Japan, like India, is an exciting place to research popular religion, particularly temple worship and pilgrimage. In both cultures there is much to explore at the interface between the sacred and the profane. This aspect of pilgrimage — the relationship between pious action and the holiday spirit, between asceticism and ‘the package tour’ (Reader 1987) — remains central to an understanding of the motives and behaviour of pilgrims. Victor Turner’s work continues to be important in this regard and others have followed his lead. In addition, the Macmillan Encyclopedia of Religion contains useful introductory material on pilgrimage amongst Roman Catholics (in Europe and the New World), Eastern Christians, Muslims, Jews, Buddhists (in South, Southeast and East Asia, and Tibet) and Hindus. The overview article is written by Edith Turner, who co-authored a book on pilgrimage in Christian culture with Victor Turner.

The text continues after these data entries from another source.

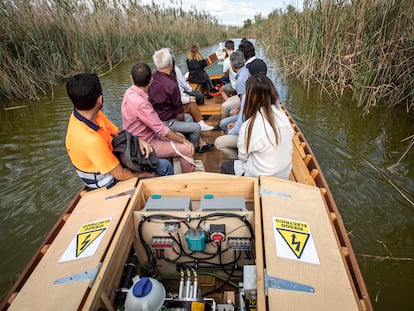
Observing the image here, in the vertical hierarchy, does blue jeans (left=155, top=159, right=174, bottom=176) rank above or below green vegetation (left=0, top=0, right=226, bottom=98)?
below

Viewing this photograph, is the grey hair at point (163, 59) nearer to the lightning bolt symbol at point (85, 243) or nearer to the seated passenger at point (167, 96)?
the seated passenger at point (167, 96)

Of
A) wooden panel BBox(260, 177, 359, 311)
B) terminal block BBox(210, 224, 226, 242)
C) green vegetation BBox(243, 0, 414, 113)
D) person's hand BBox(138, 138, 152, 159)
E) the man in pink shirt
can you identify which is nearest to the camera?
wooden panel BBox(260, 177, 359, 311)

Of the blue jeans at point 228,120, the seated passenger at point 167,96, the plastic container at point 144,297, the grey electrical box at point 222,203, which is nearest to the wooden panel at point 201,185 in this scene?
the grey electrical box at point 222,203

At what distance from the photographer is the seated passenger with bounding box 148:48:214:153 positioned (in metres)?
3.09

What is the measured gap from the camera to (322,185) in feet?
8.09

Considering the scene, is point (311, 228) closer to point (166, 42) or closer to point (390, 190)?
point (390, 190)

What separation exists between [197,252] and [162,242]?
0.27m

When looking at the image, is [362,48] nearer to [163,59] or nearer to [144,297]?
[163,59]

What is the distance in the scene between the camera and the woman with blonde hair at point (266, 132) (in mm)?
2076

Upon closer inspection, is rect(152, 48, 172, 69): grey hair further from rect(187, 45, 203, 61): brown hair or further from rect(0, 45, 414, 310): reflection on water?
rect(187, 45, 203, 61): brown hair

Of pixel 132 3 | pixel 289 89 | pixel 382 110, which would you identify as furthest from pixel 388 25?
pixel 132 3

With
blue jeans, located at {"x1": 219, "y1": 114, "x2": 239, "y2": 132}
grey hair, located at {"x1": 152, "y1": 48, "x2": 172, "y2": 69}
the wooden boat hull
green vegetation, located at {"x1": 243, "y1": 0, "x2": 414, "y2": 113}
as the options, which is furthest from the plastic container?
green vegetation, located at {"x1": 243, "y1": 0, "x2": 414, "y2": 113}

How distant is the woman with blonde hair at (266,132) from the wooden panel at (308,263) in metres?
0.26

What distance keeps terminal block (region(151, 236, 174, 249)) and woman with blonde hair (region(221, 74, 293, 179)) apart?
89 centimetres
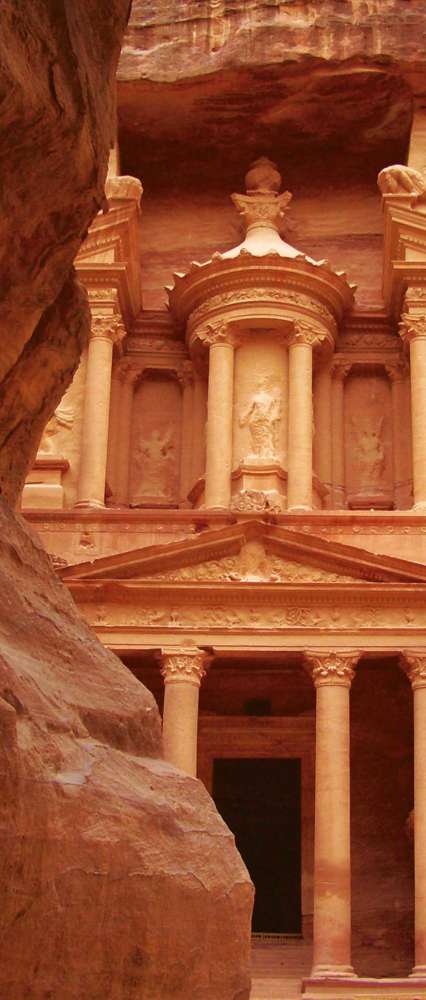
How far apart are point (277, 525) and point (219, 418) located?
190 inches

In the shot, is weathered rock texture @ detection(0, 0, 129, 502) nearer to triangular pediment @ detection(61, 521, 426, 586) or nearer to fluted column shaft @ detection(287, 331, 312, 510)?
triangular pediment @ detection(61, 521, 426, 586)

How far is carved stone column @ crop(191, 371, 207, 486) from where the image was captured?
93.7ft

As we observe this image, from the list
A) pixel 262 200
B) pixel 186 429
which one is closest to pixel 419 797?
pixel 186 429

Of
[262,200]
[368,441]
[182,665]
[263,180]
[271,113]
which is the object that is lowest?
[182,665]

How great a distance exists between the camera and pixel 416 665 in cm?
2164

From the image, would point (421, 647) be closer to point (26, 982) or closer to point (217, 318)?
point (217, 318)

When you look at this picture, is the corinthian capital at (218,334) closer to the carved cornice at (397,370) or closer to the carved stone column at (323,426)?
the carved stone column at (323,426)

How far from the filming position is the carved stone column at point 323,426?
28.2 metres

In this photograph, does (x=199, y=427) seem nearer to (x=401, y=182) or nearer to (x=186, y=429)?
(x=186, y=429)

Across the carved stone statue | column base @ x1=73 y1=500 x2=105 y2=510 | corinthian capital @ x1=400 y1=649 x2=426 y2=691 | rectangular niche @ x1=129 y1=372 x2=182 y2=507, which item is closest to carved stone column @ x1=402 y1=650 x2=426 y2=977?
corinthian capital @ x1=400 y1=649 x2=426 y2=691

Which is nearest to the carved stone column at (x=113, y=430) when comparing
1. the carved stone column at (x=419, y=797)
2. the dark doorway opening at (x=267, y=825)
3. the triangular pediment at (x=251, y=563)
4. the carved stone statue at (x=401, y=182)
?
the triangular pediment at (x=251, y=563)

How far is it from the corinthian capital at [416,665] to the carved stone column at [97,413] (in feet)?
22.8

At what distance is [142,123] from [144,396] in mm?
6060

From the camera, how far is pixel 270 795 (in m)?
24.9
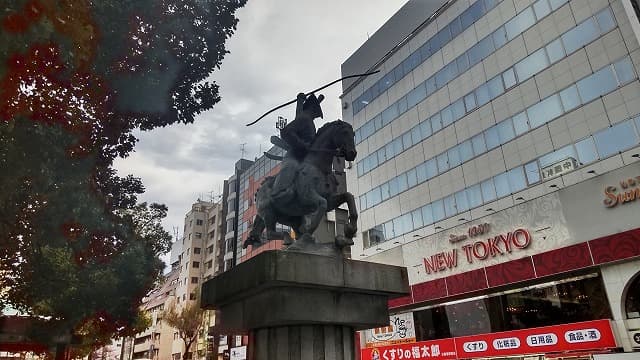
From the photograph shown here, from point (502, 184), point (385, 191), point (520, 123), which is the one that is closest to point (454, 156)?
point (502, 184)

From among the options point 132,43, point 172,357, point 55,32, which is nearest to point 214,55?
point 132,43

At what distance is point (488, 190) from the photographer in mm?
23609

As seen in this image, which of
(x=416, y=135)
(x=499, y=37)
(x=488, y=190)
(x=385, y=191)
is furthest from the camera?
(x=385, y=191)

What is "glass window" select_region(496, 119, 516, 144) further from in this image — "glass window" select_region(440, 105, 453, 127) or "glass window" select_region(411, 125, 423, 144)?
"glass window" select_region(411, 125, 423, 144)

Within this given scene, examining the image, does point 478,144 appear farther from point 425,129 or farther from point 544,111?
point 425,129

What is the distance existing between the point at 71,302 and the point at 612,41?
2321 centimetres

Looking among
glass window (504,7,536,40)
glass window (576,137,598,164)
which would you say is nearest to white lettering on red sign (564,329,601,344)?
glass window (576,137,598,164)

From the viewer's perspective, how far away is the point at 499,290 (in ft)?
72.2

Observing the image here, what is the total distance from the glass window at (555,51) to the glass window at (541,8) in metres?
1.81

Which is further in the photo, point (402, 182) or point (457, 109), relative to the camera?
point (402, 182)

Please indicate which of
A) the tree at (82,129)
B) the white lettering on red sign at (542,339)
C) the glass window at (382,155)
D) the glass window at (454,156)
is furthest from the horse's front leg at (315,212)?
the glass window at (382,155)

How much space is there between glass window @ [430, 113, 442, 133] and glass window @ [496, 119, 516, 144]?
4.39 metres

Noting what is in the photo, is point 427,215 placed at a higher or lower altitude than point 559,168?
higher

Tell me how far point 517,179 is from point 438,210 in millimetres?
5424
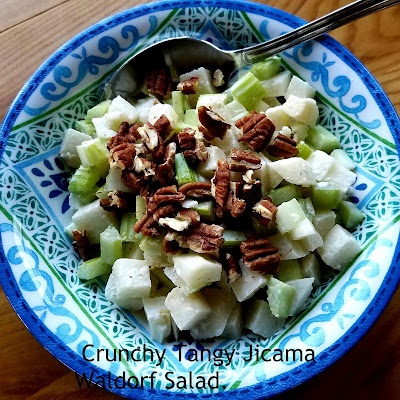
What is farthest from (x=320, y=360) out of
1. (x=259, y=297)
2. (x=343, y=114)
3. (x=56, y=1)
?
(x=56, y=1)

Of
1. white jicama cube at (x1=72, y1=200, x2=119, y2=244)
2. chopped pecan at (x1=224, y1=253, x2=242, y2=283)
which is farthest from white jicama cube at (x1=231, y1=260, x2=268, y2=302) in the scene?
white jicama cube at (x1=72, y1=200, x2=119, y2=244)

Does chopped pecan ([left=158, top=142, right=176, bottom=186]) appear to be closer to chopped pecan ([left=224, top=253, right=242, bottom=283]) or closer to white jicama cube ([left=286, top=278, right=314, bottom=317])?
chopped pecan ([left=224, top=253, right=242, bottom=283])

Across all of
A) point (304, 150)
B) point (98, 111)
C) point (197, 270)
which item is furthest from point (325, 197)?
point (98, 111)

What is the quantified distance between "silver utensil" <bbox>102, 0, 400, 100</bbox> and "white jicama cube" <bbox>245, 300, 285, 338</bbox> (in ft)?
2.89

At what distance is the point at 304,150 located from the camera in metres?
1.63

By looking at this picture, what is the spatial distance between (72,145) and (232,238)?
69 cm

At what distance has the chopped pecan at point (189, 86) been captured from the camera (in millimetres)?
1728

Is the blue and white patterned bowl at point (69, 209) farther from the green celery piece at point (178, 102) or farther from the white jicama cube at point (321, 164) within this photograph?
the green celery piece at point (178, 102)

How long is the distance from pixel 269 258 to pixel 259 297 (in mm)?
176

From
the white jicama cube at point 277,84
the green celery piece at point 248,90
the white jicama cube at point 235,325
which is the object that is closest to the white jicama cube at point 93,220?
the white jicama cube at point 235,325

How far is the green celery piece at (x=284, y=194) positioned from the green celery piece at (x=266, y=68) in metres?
0.46

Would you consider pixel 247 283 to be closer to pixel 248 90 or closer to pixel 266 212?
pixel 266 212

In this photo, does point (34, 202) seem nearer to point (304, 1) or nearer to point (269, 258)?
point (269, 258)

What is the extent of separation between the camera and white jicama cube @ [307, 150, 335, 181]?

  • Victor W. Turner, 1974, ‘Pilgrimages as social dramas’ in Dramas, Fields and Metaphors, ed. Victor W. Turner, Cornell University Press, Ithaca.
  • Ian Reader, 1987, ‘From ascetism to the package tour — the pilgrim’s progress in Japan’, Religion, 17, pp. 133—148.
  • Surinder M. Bhardwaj, 1973, Hindu Places of Pilgrimage in India: A Study in Cultural Geography, University of California Press, Berkeley.
  • Articles on Pilgrimage in The Encyclopedia of Religion (Vol 11), 1987, ed. Mircea Eliade, Macmillan, London.